◆ Set of tasks
1. From the article on metropolitan Washington's labor and housing shortages, print the words from "Grier's assertion, while" up to and including "some time now.".
2. In the article on metropolitan Washington's labor and housing shortages, who wrote the new study that calls the two problems a dual crisis?
3. Can you condense the paragraph of the article on metropolitan Washington's labor and housing shortages that begins "One company learned" while keeping its main facts?

Two years ago, a commission studying growth trends in Montgomery County put metropolitan Washington's labor and affordable housing shortages in a context that mere statistics could never provide.

Expensive housing is "closing some of our opportunities" to attract industry, the commission said in its report, "Envisioning Our Future." An example cited by the panel, showing the relationship between labor and housing shortages, provided a telling clue to the slowdown that was underway at the time in the region's economy.

"One company learned that many of its employees commuted to Montgomery County from Pennsylvania because they could not afford to live in the county. They shared apartments during the week and traveled home for the weekends. That company opened a Pennsylvania branch," the commission said in the report.

An isolated development? This would have to be called a microcosm based on the evidence of labor shortages and affordable housing problems throughout metropolitan Washington.

The two have combined to form what the author of a new study calls a dual crisis. "The two are interconnected, and together they pose a threat to the area's continued economic vitality," according to George Grier, senior associate at the Greater Washington Research Center.

Grier's assertion, while seemingly alarmist, is more a measured assessment of the facts, which show that shortages in affordable housing and labor are serious problems. Indeed, Grier's conclusion affirms what several observers have been saying for some time now.

◆ Source information
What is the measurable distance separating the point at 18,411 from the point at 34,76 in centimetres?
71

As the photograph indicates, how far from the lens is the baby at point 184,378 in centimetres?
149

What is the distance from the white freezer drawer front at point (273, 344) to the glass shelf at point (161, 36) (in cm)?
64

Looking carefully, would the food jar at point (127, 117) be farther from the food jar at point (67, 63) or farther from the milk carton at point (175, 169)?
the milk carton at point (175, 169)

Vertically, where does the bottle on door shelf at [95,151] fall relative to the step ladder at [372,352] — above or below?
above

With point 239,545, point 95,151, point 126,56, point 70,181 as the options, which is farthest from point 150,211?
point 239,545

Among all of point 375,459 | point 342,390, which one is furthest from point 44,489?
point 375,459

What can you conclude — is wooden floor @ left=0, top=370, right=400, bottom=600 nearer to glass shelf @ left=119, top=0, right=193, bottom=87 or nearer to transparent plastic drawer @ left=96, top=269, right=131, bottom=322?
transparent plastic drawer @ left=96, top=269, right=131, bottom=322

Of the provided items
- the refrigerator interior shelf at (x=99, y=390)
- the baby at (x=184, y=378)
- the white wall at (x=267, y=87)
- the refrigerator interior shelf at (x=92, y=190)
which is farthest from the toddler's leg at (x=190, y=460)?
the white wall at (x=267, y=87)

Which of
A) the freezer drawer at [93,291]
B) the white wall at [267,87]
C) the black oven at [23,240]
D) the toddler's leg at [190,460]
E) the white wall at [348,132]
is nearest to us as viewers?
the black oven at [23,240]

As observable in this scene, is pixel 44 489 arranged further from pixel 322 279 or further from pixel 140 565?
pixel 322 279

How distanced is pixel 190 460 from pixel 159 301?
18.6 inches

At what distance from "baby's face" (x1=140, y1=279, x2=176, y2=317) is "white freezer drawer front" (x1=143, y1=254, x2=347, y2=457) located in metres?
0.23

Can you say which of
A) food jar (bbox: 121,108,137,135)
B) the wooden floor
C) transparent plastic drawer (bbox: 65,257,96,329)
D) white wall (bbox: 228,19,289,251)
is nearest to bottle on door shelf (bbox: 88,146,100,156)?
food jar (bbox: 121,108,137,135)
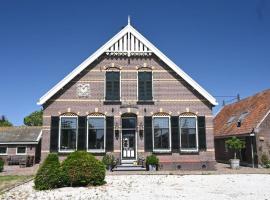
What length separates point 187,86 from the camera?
2325 cm

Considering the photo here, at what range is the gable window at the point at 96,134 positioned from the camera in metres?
22.2

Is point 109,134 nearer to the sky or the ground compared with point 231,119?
nearer to the ground

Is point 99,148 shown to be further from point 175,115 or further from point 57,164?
point 57,164

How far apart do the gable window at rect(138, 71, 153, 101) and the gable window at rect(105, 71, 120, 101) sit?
61.6 inches

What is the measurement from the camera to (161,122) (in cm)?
2277

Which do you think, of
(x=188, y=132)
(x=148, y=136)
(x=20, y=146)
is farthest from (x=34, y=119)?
(x=188, y=132)

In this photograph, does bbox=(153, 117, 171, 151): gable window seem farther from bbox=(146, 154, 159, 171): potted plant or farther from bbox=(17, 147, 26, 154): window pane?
bbox=(17, 147, 26, 154): window pane

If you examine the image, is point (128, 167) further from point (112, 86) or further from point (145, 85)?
point (145, 85)

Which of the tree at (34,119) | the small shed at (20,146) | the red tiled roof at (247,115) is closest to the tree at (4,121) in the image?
the tree at (34,119)

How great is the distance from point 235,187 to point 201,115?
363 inches

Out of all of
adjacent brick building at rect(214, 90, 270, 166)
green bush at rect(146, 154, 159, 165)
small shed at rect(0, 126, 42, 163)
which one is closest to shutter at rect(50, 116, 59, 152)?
green bush at rect(146, 154, 159, 165)

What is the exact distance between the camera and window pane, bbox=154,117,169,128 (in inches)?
893

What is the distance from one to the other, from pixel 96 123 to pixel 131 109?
2623mm

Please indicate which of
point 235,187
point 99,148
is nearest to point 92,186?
point 235,187
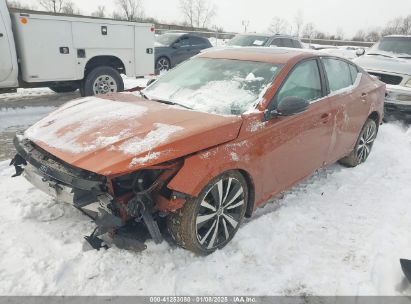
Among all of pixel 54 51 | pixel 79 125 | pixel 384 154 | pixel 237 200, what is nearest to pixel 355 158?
pixel 384 154

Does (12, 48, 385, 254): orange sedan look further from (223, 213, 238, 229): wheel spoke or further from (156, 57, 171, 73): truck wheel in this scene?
(156, 57, 171, 73): truck wheel

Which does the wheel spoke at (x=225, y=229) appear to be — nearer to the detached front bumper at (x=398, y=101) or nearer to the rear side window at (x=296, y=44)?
the detached front bumper at (x=398, y=101)

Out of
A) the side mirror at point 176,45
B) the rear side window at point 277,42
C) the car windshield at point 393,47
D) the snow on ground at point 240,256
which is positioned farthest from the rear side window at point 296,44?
the snow on ground at point 240,256

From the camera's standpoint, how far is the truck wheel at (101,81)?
7688mm

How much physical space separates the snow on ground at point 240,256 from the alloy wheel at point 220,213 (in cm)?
14

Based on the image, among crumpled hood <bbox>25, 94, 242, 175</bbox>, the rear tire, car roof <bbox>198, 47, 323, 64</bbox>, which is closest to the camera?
crumpled hood <bbox>25, 94, 242, 175</bbox>

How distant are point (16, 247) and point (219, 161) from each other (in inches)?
71.7

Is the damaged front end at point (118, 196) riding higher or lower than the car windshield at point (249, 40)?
lower

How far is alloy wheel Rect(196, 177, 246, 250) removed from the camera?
2.91m

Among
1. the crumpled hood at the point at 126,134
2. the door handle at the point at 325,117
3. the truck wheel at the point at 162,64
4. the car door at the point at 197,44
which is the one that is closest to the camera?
the crumpled hood at the point at 126,134

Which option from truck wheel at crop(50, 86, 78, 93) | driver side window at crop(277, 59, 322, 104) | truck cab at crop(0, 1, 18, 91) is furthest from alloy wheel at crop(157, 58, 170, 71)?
driver side window at crop(277, 59, 322, 104)

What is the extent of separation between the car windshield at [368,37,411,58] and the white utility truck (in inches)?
232

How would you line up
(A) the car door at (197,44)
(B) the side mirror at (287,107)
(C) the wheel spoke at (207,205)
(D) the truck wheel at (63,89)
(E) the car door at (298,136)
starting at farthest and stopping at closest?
(A) the car door at (197,44) → (D) the truck wheel at (63,89) → (E) the car door at (298,136) → (B) the side mirror at (287,107) → (C) the wheel spoke at (207,205)

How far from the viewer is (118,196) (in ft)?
8.85
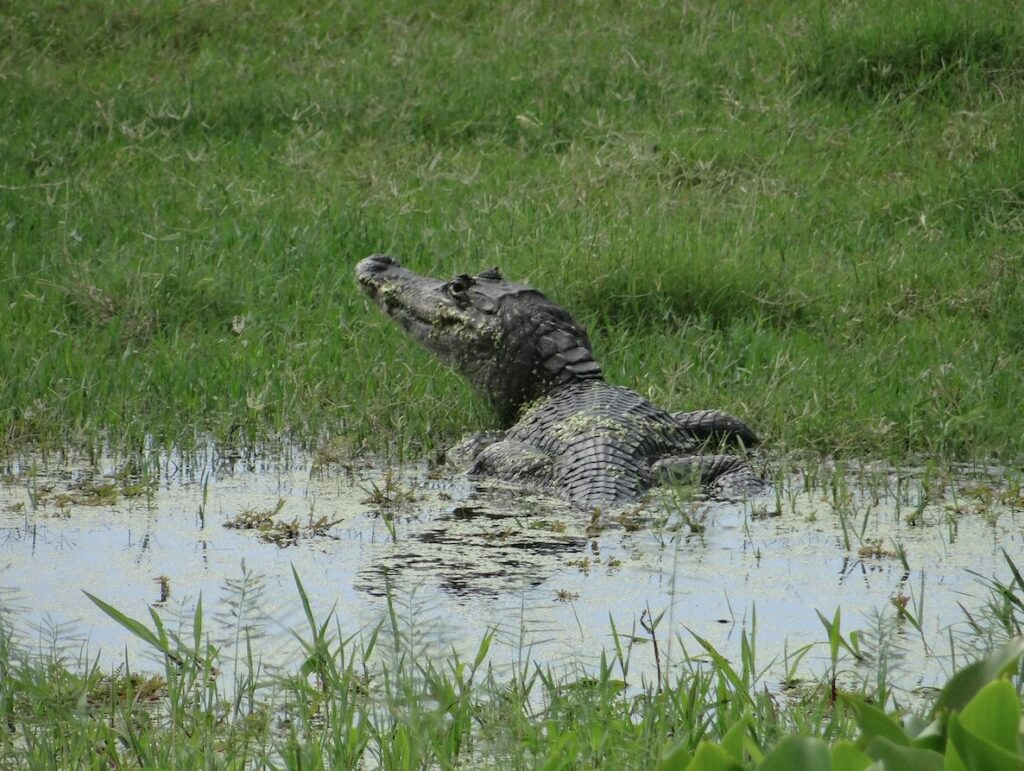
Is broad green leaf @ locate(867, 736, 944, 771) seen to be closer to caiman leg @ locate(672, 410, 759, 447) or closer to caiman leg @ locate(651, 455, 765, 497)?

◆ Exercise solutions
1.
Grier's assertion, while seemingly alarmist, is more a measured assessment of the facts, which show that shortages in affordable housing and labor are serious problems. Indeed, Grier's conclusion affirms what several observers have been saying for some time now.

2. George Grier, senior associate at the Greater Washington Research Center.

3. According to the commission's report, one company found that many employees commuted from Pennsylvania because they could not afford to live in Montgomery County. They shared apartments during the week and went home on weekends, so the company opened a Pennsylvania branch.